Ora ho iniziato un nuovo progetto di foto con camera analogica. E’ la prima volta perché fino ad ora avevo usato solo l’iphone. Il progetto si chiama Jappy perché in America Latina il pene si chiama pija e se si invertono le sillabe, sai che in argentina lo facciamo spesso, diventa jappy. Con Happy/ felice, e giocando su questa cosa rappresento il mio pene dal mio punto di vista in un momento dove mentalmente sono felice, dove il mio pene è in assoluta tranquillità.

Lo vedo un po’ come una risposta a Chicas Bondi.

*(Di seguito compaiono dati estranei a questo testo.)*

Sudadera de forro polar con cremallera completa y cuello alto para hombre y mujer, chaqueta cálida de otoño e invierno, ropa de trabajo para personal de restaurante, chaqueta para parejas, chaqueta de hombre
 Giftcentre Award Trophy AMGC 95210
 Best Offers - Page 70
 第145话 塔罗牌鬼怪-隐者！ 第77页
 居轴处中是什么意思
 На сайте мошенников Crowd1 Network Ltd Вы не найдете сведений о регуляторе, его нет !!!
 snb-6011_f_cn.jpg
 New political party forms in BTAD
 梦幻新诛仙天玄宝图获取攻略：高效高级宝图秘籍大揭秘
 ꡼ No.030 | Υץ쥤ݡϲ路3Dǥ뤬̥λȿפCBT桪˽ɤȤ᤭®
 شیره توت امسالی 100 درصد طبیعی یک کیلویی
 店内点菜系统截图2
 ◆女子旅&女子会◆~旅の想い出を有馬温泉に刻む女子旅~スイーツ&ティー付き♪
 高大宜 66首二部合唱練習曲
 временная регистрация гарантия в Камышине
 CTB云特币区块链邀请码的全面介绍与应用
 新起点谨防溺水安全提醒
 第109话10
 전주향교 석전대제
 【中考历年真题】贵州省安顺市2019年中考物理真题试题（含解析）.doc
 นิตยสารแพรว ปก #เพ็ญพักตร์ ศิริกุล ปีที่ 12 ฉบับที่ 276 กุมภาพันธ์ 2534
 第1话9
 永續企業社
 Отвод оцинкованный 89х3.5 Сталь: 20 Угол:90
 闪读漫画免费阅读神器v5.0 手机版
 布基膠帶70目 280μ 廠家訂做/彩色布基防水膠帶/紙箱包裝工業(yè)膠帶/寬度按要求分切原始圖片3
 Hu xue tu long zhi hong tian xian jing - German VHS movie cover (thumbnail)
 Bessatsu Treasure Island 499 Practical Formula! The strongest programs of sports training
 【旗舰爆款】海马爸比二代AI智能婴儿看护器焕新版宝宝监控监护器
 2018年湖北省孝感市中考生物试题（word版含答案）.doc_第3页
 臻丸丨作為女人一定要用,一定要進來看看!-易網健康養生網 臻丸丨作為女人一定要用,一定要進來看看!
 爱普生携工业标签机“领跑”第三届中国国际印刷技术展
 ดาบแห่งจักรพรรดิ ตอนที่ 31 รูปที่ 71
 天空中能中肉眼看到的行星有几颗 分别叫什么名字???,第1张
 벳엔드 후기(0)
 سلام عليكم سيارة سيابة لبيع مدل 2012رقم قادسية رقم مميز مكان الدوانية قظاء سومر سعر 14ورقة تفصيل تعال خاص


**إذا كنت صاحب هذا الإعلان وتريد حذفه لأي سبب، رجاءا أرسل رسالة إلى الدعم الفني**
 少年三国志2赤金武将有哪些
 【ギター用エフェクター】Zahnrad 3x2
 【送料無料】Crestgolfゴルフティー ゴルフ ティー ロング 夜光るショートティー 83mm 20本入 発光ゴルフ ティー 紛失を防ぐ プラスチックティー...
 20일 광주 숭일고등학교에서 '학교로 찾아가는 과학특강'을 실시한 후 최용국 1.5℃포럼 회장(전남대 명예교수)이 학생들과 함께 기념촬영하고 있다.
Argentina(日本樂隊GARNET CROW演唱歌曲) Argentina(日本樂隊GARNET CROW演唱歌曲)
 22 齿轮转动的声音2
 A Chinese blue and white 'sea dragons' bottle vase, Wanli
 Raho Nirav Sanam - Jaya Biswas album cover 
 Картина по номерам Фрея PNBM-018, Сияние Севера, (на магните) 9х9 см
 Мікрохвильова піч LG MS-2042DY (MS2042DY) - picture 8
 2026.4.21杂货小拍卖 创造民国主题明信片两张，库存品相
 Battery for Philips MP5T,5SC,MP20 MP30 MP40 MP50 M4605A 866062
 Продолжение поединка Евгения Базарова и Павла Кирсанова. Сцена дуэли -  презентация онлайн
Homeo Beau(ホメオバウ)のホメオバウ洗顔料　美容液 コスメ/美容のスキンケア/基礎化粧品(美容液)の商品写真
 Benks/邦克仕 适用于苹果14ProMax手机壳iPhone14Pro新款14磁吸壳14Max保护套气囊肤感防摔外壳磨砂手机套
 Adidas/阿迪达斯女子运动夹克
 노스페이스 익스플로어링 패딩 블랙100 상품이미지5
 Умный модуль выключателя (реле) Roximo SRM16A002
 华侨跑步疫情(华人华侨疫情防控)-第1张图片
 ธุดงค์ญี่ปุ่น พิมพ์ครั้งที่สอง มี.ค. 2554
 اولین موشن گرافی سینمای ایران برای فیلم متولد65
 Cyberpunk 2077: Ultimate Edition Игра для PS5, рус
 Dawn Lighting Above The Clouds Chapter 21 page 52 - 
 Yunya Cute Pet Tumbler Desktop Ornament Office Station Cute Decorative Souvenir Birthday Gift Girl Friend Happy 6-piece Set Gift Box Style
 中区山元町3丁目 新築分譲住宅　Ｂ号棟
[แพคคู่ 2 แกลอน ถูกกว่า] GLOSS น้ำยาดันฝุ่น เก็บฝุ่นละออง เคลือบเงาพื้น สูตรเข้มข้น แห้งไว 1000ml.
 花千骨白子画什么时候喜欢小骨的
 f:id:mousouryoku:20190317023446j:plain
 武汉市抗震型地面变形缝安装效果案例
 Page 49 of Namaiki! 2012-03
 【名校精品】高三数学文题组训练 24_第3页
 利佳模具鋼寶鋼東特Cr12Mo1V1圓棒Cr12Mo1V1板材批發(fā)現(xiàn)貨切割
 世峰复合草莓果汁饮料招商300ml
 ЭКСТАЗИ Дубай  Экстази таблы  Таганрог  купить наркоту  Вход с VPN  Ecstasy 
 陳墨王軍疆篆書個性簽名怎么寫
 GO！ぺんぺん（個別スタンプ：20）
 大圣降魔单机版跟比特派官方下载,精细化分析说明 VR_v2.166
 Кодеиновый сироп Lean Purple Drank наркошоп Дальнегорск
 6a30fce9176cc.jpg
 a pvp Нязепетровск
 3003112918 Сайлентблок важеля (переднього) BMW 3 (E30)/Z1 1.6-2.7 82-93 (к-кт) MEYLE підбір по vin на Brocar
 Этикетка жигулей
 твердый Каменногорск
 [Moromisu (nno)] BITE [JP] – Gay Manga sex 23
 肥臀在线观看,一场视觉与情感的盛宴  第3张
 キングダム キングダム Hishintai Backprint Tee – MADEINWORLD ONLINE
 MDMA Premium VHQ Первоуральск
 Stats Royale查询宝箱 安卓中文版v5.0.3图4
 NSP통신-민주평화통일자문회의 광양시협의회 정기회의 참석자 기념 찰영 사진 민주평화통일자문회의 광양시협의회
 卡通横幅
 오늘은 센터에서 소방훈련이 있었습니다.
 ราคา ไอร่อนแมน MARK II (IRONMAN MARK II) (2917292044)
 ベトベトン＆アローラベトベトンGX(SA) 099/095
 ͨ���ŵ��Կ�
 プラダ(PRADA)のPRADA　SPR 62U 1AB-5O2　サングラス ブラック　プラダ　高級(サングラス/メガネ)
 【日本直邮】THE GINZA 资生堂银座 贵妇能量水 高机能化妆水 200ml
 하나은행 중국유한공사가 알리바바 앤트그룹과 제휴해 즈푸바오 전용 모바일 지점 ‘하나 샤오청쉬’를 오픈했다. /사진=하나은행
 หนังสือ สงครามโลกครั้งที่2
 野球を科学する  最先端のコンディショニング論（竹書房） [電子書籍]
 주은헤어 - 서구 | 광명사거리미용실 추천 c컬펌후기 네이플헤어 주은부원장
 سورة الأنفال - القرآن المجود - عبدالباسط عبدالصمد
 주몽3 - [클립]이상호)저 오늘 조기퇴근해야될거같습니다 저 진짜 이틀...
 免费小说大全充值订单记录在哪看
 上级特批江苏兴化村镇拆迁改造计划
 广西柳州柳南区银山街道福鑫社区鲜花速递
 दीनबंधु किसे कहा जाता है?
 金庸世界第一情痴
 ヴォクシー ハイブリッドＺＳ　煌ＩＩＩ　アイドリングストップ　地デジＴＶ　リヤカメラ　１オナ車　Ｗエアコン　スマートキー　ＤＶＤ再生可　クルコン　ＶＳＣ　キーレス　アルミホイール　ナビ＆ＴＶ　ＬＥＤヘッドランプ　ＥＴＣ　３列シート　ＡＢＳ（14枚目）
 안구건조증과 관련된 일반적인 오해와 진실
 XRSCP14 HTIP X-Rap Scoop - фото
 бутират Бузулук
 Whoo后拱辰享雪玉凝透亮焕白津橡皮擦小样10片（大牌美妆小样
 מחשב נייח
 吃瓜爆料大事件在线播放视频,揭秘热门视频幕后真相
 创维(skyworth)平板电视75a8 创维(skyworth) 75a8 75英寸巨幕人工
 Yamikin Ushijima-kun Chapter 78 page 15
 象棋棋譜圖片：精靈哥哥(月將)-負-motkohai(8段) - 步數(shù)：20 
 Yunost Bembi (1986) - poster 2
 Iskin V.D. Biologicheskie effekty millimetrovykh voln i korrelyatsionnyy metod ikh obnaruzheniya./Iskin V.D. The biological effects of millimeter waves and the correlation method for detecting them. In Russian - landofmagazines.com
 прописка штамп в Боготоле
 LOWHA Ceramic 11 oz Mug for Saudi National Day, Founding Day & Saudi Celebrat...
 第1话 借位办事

In molti commenti si parlava della mia motivazione sessuale e se lo facevo per quello o no. Le femministe spesso mi chiedevano se provavo un piacere nel farlo o se il fatto di fare una foto senza che lei se ne accorga fosse legato ad una questione di potere e dominazione. Ovviamente questo non lo era. Ora lo sto provando sul mio profilo privato di Facebook tra i miei amici, un po’ come feci con Chicas Bondi.

Quale sarà il futuro del web?

Ho Facebook dal 2007 e credo che uno su Facebook è la stessa persona che è nella vita reale. Se sei una persona di moda, fai cose di moda. Se sei una persona che ti piace il rock, posti rock e se sei un falso, ti mostrerai come un falso. Si penetrerà sempre di più dove si incrociano vita reale e virtuale. Non so dove arriverà la legge che regolamenta questo tipo di cose. Quello di cui mi resi conto è che tutti noi abbiamo compreso che il tempo sta andando molto rapidamente e di pari passo aumenta anche la velocità dell’informazione.

Possiamo rimanere in contatto con più persone allo stesso tempo.

Mantenendo questa logica, nel futuro la vita virtuale sarà più reale della realtà stessa. O perlomeno le persone la intenderanno  in questo modo. Io per esempio non reputo meno importante una “chiacchera” per skype che una riunione faccia a faccia. Ora sprecando meno tempo posso capire che succede attorno a me e trovare molto più rapidamente qualcosa che veramente mi piace e/o viceversa.

 Ti hanno mai scritto degli uomini?

Più per il mio progetto musicale dove mi vesto da donna. Alcuni mi hanno anche scritto che sarebbe stato bello avere un chicos bondi oppure alcuni mi hanno scritto sperando che gli scattassi una foto, una cosa che ancora non capisco.